- Task goal: The full listing, copied exactly, is the required output.

- Data extracts:
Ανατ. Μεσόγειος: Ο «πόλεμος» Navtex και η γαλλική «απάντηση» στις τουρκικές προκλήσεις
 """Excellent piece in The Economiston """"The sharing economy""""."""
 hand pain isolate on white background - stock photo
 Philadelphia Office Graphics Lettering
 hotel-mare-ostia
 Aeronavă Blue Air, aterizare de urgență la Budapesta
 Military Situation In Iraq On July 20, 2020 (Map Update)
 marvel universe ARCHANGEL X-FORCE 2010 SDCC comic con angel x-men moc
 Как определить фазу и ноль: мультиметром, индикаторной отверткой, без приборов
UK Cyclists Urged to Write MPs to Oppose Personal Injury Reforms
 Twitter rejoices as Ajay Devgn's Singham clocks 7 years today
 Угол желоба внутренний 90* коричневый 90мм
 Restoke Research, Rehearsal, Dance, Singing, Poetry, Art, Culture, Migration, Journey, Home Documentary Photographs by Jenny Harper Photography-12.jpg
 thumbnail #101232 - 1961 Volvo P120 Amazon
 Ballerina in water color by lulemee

- Answer to the problem:
Ανατ. Μεσόγειος: Ο «πόλεμος» Navtex και η γαλλική «απάντηση» στις τουρκικές προκλήσεις
 """Excellent piece in The Economiston """"The sharing economy""""."""
 hand pain isolate on white background - stock photo
 Philadelphia Office Graphics Lettering
 hotel-mare-ostia
 Aeronavă Blue Air, aterizare de urgență la Budapesta
 Military Situation In Iraq On July 20, 2020 (Map Update)
 marvel universe ARCHANGEL X-FORCE 2010 SDCC comic con angel x-men moc
 Как определить фазу и ноль: мультиметром, индикаторной отверткой, без приборов
UK Cyclists Urged to Write MPs to Oppose Personal Injury Reforms
 Twitter rejoices as Ajay Devgn's Singham clocks 7 years today
 Угол желоба внутренний 90* коричневый 90мм
 Restoke Research, Rehearsal, Dance, Singing, Poetry, Art, Culture, Migration, Journey, Home Documentary Photographs by Jenny Harper Photography-12.jpg
 thumbnail #101232 - 1961 Volvo P120 Amazon
 Ballerina in water color by lulemee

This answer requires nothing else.